The oncology drug Tagrisso rose to become AstraZeneca’s top-selling product in 2019, generating $3.19 billion, compared with $1.86 billion in 2018. In the first half of 2020, sales grew to $2.02 billion, 43% more than in the same period of 2019. As of the first half of 2020, Tagrisso has received regulatory approval in 86 countries, including the United States, China, in the EU, and Japan for the first-line treatment of patients with EGFRm non-small cell lung cancer. To date, reimbursement has been granted in 28 countries in this setting, with further reimbursement decisions anticipated in the second half of the year. Company executives say this follows Tagrisso’s initial approval in 89 countries, including the United States, China, in the EU, and Japan for the treatment of patients with EGFR T790M35-mutated nonsmall cell lung cancer.
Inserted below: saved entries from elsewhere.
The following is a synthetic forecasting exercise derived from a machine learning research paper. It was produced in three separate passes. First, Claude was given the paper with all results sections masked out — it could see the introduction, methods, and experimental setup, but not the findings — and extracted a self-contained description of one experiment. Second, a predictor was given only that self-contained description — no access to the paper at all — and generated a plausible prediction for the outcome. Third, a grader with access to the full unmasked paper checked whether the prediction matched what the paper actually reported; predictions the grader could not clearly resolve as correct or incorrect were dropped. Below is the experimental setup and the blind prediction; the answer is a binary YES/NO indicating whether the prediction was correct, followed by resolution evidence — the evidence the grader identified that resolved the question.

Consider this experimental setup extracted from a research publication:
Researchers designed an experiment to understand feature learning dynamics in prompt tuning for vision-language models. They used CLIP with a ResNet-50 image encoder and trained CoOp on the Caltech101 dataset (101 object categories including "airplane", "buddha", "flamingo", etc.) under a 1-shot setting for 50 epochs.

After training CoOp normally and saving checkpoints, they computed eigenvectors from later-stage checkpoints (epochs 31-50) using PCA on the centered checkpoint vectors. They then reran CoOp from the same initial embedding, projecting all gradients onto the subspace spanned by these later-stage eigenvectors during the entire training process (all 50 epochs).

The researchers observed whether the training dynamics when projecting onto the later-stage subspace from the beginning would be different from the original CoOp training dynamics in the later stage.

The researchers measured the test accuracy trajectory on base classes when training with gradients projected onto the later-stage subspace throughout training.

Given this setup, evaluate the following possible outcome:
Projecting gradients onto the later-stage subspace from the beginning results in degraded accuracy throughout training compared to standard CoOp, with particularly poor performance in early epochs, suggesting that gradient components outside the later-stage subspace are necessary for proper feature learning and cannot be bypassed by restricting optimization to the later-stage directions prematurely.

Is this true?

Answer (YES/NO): NO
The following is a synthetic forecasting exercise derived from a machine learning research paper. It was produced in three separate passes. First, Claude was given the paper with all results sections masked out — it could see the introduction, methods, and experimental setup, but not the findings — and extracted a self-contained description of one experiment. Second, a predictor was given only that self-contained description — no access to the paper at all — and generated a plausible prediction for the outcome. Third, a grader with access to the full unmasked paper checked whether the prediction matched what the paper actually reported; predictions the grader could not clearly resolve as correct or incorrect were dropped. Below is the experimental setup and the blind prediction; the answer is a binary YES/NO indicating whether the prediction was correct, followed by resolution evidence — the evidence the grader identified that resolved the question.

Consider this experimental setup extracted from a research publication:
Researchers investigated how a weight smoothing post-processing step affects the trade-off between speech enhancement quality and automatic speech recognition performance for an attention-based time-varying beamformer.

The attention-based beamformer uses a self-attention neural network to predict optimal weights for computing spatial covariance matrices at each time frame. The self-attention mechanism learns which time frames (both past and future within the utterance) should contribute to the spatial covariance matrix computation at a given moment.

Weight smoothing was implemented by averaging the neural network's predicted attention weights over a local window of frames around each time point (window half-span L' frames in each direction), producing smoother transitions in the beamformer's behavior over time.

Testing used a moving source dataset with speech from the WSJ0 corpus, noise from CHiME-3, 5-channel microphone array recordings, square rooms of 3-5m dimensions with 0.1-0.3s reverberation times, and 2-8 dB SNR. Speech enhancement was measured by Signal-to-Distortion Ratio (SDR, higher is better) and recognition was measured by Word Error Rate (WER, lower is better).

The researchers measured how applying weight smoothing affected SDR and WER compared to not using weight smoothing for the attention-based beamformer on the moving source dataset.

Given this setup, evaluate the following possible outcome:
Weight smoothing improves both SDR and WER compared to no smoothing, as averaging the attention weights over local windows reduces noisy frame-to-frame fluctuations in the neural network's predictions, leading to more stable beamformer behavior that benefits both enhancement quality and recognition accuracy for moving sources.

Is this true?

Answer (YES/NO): NO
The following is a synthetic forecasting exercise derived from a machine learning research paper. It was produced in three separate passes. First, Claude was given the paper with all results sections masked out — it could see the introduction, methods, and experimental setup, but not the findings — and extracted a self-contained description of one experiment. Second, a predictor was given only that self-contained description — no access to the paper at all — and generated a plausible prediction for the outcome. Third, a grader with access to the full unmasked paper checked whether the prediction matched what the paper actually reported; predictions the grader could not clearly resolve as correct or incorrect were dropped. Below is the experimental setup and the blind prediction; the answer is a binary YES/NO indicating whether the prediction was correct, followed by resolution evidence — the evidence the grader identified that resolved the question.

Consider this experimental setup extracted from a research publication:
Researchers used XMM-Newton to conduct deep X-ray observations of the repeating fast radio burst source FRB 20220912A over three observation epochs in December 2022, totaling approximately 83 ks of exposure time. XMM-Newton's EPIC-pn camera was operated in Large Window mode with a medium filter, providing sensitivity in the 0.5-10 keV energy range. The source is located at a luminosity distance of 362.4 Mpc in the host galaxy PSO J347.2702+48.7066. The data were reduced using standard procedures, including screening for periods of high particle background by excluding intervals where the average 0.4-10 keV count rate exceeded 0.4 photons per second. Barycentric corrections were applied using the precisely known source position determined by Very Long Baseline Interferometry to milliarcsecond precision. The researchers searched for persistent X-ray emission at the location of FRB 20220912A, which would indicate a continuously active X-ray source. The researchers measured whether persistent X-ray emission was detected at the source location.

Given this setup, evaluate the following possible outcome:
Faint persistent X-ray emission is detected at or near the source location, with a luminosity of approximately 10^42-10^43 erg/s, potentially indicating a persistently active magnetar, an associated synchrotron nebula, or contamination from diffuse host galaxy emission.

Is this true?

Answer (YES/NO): NO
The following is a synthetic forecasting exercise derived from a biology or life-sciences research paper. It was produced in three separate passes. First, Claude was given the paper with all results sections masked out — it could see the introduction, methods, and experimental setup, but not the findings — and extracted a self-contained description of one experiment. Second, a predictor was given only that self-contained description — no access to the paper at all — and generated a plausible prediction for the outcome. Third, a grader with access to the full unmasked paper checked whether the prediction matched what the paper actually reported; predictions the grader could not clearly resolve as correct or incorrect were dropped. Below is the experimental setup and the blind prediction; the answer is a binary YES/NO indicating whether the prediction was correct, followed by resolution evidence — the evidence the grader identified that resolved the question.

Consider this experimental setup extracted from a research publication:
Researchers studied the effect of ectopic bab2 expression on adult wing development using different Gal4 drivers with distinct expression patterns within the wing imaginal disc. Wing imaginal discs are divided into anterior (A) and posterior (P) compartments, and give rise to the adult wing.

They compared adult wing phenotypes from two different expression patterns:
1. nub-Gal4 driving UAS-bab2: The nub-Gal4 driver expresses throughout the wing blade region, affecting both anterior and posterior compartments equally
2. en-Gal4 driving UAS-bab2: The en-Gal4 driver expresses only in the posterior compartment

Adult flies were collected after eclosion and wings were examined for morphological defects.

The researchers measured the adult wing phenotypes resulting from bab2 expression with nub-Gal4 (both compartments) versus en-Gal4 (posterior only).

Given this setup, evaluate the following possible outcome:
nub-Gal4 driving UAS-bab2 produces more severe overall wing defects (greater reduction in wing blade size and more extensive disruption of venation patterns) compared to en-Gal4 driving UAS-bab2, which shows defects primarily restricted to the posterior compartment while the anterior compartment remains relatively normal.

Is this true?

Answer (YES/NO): NO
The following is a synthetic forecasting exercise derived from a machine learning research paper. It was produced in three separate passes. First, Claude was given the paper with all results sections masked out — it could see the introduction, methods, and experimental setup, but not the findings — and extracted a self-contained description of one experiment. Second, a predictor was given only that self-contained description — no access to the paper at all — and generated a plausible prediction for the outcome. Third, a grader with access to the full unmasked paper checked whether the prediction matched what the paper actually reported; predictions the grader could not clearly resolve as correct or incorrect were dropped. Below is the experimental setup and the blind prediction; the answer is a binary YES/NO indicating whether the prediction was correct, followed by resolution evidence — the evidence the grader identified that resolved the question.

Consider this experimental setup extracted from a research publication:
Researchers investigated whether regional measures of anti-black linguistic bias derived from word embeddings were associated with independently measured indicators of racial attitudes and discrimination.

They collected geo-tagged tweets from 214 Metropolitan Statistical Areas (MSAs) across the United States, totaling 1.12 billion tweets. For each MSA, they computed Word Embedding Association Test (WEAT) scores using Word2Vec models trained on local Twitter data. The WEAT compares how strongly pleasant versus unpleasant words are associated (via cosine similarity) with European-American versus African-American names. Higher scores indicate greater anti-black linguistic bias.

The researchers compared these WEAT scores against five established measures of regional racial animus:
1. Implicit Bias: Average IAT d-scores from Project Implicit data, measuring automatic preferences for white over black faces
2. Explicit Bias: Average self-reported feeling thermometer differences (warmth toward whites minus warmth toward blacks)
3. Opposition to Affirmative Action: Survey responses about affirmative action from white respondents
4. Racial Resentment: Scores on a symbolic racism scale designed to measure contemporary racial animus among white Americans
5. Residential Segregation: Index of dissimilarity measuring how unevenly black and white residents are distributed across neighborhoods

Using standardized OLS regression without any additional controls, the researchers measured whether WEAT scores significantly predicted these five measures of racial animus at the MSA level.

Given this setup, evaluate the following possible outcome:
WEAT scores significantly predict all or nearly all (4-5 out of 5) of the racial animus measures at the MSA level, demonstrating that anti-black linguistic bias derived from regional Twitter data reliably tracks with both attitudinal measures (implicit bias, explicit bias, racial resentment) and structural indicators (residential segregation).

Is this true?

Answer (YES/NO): NO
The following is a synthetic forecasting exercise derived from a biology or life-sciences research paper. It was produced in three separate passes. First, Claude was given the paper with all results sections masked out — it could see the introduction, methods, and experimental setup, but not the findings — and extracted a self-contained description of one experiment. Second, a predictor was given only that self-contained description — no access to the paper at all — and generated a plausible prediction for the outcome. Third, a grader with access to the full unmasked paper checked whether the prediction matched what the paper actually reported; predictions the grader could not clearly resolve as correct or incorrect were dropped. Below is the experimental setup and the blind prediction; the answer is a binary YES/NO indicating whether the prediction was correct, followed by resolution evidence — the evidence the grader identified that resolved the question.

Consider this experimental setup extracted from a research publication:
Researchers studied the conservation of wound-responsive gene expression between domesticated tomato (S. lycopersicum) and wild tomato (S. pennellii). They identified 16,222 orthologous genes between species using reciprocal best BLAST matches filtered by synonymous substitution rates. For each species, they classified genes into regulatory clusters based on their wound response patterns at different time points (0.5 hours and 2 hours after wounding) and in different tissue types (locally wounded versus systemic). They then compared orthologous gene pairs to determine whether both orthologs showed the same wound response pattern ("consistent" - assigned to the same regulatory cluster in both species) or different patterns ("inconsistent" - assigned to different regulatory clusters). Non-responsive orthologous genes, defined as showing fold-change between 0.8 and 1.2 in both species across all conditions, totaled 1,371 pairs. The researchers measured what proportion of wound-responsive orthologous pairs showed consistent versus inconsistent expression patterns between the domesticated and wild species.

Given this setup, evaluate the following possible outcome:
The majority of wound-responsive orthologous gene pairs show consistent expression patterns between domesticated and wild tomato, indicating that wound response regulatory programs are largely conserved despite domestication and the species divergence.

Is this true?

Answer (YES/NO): NO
Slipping to No. 2 for 2019 was AstraZeneca’s former top seller, the lung drug Symbicort, which had sales of $2.5 billion, 3 percent less than in 2018. In the first half of 2020, sales were $1.44 billion, 23 percent more than in first-half 2019. An authorized generic version of Symbicort was launched in the United States by the company’s collaborator, Prasco, in January 2020. Management says Symbicort continued its global market-volume and value leadership within the inhaled corticosteroid/long-acting beta agonist (LABA) class. Emerging Markets sales increased by 10 percent in the 2020 first half to $290 million, reflecting particularly strong performances in China and the Middle East and Africa. In Europe, sales increased by 1 percent in the half to $356 million. In Japan, sales rose 53 percent to $102 million, supported by the continued effect of AstraZeneca regaining full rights, following termination in 2019 of the Astellas co-promotion agreement; the increase was despite the market entry of a generic medicine.

The third best-selling product in 2019 was the heart disease and stroke drug Brilinta. The drug generated $1.58 billion, 20 percent more than the previous year. First-half 2020 sales were $845 million, 15 percent more than the first half of 2019. Patient uptake continued in the treatment of acute coronary syndrome and high-risk post-myocardial infarction (MI). Emerging Markets sales increased by 34 percent to $291 million. U.S. sales, at $351 million, represented an increase of 9 percent, driven primarily by increasing levels of demand in both hospital and retail settings, as well as a lengthening in the average-weighted duration of treatment, reflecting the growing impact of 90-day prescriptions. In Europe, where the drug is marketed as Brilique, sales increased by 2 percent in the half to $173 million, mainly reflecting performances in Germany, France and Italy.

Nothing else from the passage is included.